> _取り組む課題_:
A: プレゼンでのエピソードの話し方についての文章をもとに、次の問いに答えること。
(i) 5つの要素のうち、③に当たるものは何か。
(ii) 最初の要素「導入」に添えられた英語は何か。
(iii) 5つの要素を話す順番について、文章は入れ替えられると述べているか。
B: プレゼンでのエピソードの話し方についての文章から、"今日は、プレゼン中に「過去の"を含む語句で始まり"でも使用することができます。"で終わる部分を、一字も変えずに抜き出して返すこと。

> _抜粋した文章_:

◇ ◇ ◇ ◇ ◇

【5ステップ解説】プレゼンにおけるエピソードの話し方

話し方の型

 

今日は、プレゼン中に「過去のエピソード」を話すときに使えるストーリーの型(パターン)をご紹介したいと思います。

 

特に「自分のコアストーリー」(過去のエピソード)を話せるようになることは、プレゼンを上達するうえで必須です。

 

過去のエピソードを話すことで、聞き手から信頼を得たり、話し手(自分)側が伝えたいメッセージの説得性を高めることもできます。

 

今回ご紹介するストーリー(エピソード)の型は汎用性が高く、どんなエピソードの場合でも使用することができます。

 

記事の後半では、あなたのオリジナルのエピソードを作成するために役立つガイドを掲載しておくため、参考にしてみて下さい。

 

 

プレゼン研究所
プレゼン研究所

今日は、あなたの過去のエピソードを伝えるための話し方の型(パターン)をご紹介します!

 

 

この記事は、こんな方におすすめです。

 

自己紹介の仕方がわからない

エピソード・トークを上達したい

聞き手と信頼関係を築きたい

人前で自信をもって話せるようになりたい

プレゼンの上達のためエピソードの型を学びたい

 

 

過去のエピソードを伝える5つの要素&全体像

 

過去のエピソードを効果的に伝えるためには、次の5つの要素(ステップ)を使って話を構成するのがおすすめです。

 

汎用性を高めるためかなり抽象的な表現を使用しているので、後ほど具体的に解説していきます。

 

①導入(Ⅰ)

②詳細(D)

③問題解決(PS)

④変化または認識(C)or(R)
⑤メッセージ(M)

 

このご5要素を含めエピソードを構成することで、聞き手にとってわかりやすく、共感を得やすいプレゼンテーションを行うことができます。

 

因みに、この5つの要素は順番を入れ替えて話せるように設計しているので、かなり自由度の高い使い方ができます。

 

5つの要素を話す順番
このストーリーの型の順番は入れ替え可能(可変的)です。必ずこの流れでなければいけない訳ではなく、どの要素から話すこともできます。

 

 

 

 

過去のエピソードを伝えるステップ①~⑤

 

では、プレゼンにおけるエピソードを構成する5つの要素を一つずつ見ていきましょう。

 

①導入(Ⅰ)

エピソード・トークの最初の要素(ステップ)は、導入(Introduce)です。

 

ここでは、エピソードの主体となる人物、対象、時間&場所などの情報を提示します。

 

・人物…誰が?

・対象…何が?

・時間…いつ?

・場所…どこで?

など

 

この情報を出さなければ話が進められない、というものを最初に伝えます。

 

◆エピソードの導入部分
主体:誰の話か?

◇ ◇ ◇ ◇ ◇

> _提示された記録_:
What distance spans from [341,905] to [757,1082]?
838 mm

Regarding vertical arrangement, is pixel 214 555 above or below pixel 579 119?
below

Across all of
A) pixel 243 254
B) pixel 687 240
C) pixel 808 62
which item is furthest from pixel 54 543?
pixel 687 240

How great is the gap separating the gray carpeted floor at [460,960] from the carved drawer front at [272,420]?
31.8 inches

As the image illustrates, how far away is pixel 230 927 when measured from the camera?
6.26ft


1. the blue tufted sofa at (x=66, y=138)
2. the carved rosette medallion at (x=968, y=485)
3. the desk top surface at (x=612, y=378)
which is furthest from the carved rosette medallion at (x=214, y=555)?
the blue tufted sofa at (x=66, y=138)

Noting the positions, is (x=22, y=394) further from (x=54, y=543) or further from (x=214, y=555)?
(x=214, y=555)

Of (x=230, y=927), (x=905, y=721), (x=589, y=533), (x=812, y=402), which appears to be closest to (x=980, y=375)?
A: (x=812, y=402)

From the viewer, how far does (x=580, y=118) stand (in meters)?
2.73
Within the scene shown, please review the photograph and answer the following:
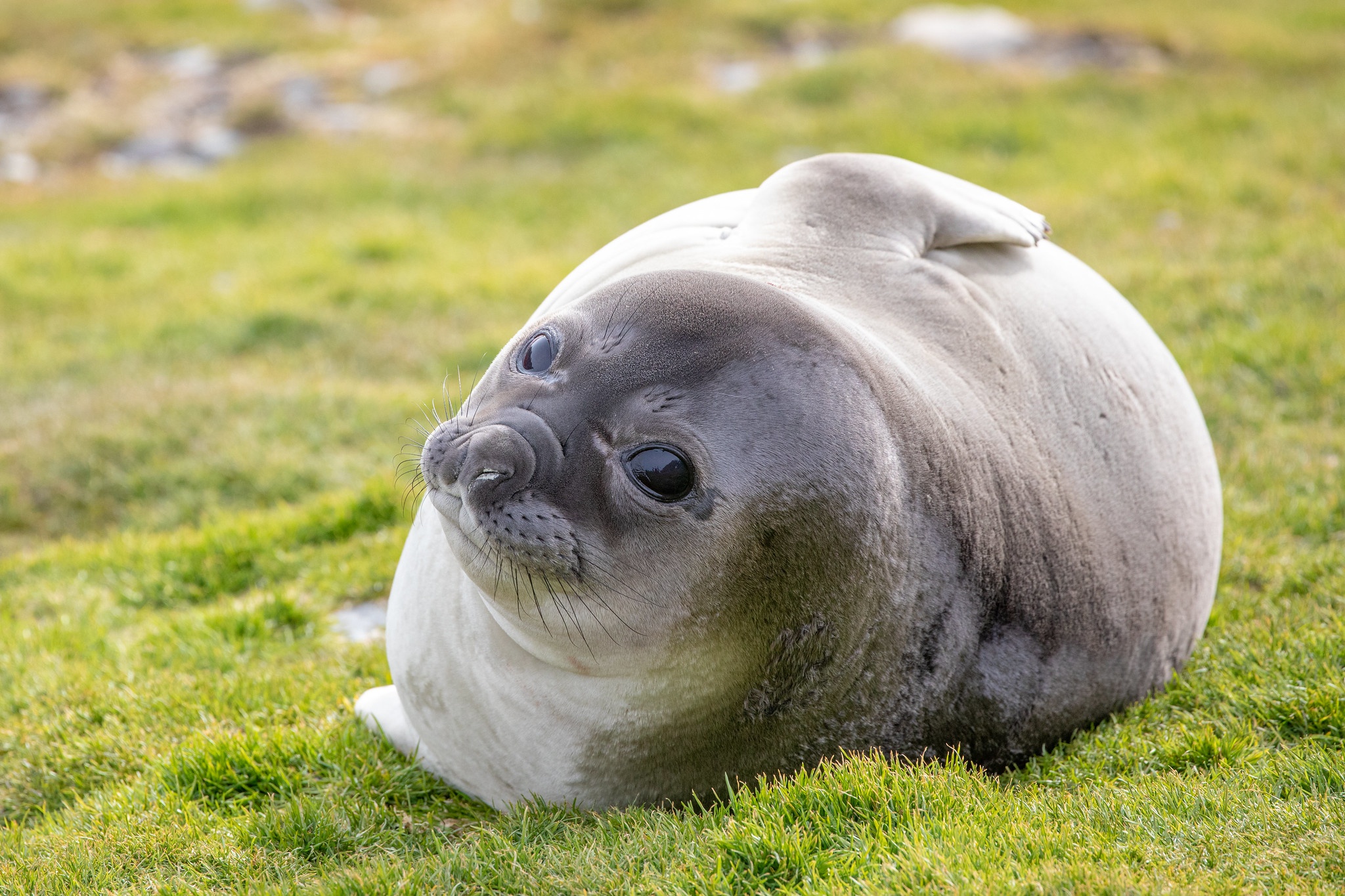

◇ ◇ ◇ ◇ ◇

> _解答例_:
A:
(i) 問題解決(PS)
(ii) Introduce
(iii) 入れ替えられると述べている。順番は可変的で、どの要素から話すこともできる。

B:
今日は、プレゼン中に「過去のエピソード」を話すときに使えるストーリーの型(パターン)をご紹介したいと思います。

 

特に「自分のコアストーリー」(過去のエピソード)を話せるようになることは、プレゼンを上達するうえで必須です。

 

過去のエピソードを話すことで、聞き手から信頼を得たり、話し手(自分)側が伝えたいメッセージの説得性を高めることもできます。

 

今回ご紹介するストーリー(エピソード)の型は汎用性が高く、どんなエピソードの場合でも使用することができます。